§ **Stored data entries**

## Start

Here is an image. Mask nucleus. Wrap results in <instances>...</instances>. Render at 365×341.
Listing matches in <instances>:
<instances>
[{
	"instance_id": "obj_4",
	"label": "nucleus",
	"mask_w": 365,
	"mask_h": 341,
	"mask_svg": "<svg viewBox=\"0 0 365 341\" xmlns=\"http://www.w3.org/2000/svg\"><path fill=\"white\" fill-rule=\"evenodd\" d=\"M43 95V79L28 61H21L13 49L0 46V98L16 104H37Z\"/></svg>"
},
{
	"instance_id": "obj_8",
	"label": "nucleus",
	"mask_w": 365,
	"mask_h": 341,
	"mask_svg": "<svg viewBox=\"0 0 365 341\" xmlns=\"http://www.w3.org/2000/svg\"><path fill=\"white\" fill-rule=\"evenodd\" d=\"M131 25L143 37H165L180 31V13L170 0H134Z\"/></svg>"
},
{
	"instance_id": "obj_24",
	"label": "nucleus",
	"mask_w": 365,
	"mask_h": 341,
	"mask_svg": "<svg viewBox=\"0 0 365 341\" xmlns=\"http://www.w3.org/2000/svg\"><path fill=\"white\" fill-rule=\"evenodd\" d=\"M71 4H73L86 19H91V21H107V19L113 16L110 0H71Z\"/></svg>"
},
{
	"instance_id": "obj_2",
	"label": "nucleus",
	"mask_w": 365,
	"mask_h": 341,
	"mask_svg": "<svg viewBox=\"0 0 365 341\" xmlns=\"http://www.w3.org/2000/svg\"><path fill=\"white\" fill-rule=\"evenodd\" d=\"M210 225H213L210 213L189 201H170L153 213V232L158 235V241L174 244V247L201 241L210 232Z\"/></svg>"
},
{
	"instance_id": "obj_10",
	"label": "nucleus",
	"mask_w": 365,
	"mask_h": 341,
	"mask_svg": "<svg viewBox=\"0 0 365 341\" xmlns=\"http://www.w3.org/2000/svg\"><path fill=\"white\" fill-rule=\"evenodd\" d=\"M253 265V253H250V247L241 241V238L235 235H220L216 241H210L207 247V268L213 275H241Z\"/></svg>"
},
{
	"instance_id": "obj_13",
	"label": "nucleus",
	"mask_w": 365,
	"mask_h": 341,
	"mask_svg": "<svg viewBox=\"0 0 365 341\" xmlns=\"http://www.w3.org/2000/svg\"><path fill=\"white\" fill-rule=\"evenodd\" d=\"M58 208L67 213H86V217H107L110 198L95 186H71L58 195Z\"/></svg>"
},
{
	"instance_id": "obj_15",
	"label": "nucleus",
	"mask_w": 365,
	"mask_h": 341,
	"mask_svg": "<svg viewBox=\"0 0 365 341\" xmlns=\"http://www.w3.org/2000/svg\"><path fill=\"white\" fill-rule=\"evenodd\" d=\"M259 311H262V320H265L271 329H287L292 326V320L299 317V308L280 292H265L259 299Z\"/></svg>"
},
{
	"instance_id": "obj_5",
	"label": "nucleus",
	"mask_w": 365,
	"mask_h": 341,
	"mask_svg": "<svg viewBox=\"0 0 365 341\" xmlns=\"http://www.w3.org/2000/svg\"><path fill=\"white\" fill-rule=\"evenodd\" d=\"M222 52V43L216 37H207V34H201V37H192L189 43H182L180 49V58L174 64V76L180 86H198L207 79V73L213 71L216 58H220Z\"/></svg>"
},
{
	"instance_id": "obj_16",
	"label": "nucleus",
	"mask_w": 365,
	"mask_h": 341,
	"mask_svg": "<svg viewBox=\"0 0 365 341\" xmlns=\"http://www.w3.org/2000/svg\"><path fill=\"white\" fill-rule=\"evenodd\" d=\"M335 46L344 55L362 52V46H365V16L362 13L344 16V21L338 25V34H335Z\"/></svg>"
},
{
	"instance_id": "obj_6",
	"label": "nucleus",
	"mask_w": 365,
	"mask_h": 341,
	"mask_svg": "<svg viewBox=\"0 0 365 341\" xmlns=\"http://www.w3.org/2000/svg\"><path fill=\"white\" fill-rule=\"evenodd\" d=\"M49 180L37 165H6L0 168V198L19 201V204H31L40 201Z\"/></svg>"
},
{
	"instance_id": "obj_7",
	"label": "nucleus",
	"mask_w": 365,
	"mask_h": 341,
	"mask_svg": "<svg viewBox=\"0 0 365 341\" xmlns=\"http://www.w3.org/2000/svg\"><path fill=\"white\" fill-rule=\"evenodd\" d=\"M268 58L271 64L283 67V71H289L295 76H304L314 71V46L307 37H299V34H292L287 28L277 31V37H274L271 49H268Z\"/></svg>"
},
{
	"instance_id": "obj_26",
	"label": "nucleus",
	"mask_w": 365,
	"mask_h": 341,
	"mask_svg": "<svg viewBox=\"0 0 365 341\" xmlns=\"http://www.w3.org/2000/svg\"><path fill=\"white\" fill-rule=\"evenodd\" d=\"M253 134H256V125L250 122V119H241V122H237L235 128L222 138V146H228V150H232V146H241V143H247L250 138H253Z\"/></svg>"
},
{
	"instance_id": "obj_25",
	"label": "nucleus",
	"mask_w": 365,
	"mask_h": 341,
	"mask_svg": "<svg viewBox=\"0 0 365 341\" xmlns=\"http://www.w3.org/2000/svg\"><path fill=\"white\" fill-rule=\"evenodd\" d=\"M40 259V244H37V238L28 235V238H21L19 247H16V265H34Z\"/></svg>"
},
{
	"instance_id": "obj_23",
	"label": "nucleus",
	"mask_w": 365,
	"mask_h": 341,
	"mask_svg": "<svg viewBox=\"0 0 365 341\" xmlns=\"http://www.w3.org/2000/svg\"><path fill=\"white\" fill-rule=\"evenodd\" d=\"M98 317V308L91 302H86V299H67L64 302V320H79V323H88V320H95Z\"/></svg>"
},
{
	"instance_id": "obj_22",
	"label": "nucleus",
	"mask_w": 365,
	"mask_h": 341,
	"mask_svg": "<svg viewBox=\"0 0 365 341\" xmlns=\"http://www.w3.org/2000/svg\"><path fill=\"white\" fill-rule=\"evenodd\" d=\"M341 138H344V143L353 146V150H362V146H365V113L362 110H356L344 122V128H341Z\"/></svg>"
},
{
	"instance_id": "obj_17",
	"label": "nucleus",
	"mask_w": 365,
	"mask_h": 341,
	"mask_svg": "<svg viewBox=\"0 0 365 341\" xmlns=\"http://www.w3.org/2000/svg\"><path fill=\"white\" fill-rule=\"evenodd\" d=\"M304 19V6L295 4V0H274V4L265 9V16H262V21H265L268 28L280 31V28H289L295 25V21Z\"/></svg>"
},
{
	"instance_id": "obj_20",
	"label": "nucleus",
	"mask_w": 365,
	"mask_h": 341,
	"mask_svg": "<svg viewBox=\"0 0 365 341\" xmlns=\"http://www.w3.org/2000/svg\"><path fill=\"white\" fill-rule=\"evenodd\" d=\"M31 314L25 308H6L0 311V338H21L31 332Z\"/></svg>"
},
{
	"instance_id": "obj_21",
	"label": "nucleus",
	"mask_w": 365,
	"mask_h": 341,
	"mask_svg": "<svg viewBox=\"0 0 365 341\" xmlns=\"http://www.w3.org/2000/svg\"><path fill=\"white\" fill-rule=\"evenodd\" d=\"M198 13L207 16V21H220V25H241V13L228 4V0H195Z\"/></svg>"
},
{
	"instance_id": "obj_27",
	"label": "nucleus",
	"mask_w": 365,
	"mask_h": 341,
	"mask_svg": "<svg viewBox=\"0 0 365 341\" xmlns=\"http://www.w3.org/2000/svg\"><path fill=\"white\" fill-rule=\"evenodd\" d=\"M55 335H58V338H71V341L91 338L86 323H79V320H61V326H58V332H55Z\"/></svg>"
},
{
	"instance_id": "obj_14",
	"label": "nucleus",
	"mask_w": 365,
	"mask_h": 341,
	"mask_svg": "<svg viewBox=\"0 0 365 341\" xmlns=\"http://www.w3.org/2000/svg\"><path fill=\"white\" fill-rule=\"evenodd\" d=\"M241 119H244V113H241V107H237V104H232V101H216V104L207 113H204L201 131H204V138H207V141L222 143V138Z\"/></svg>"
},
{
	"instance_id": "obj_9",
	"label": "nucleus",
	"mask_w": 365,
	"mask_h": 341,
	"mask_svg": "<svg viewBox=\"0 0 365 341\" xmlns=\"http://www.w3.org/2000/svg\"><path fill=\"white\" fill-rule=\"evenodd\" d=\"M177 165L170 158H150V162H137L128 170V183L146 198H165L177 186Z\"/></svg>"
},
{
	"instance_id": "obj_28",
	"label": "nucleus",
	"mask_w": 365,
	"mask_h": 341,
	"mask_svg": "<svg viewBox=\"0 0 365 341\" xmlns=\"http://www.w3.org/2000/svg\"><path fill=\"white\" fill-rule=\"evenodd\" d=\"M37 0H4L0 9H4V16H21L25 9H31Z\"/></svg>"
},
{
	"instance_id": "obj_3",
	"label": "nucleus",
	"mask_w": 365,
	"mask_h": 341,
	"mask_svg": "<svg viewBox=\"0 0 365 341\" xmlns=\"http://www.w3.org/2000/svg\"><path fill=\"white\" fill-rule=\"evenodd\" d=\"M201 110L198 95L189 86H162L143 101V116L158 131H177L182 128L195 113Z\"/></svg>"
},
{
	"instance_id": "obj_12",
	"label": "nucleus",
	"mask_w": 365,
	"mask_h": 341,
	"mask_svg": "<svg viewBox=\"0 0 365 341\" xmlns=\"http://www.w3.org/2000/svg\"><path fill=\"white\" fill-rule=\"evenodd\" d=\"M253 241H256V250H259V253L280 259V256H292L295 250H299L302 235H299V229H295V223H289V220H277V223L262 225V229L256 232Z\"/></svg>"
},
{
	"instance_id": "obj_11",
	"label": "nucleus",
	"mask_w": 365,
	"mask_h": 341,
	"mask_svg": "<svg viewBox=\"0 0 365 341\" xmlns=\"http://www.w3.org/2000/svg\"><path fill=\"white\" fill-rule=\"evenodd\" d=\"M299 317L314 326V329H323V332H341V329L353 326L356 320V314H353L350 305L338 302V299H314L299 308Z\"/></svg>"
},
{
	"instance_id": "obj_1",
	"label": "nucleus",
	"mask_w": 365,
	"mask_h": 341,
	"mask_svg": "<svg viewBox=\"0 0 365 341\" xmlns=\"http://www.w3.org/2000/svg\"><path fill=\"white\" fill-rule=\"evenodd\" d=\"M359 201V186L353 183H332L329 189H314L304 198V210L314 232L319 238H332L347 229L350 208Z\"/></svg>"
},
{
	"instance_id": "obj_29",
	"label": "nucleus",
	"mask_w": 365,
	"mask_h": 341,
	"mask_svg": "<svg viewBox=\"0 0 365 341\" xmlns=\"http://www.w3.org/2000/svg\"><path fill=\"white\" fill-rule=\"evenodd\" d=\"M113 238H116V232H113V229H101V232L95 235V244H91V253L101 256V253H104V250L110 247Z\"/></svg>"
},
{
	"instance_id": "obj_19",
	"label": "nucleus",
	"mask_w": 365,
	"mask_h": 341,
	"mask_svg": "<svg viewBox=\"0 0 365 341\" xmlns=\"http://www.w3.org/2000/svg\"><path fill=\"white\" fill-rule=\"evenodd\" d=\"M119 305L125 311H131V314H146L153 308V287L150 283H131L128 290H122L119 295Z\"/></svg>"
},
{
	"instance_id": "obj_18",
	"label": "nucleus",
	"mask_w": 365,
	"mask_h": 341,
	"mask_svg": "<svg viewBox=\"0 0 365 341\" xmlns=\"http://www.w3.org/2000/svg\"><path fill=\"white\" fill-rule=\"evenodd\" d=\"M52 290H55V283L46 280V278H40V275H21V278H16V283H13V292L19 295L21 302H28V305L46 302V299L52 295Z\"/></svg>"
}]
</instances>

## End

Gather every line of the records above that contains the string "instances", and list those lines in their original order.

Here is an image. Mask nucleus. Wrap results in <instances>...</instances>. Render at 365×341.
Listing matches in <instances>:
<instances>
</instances>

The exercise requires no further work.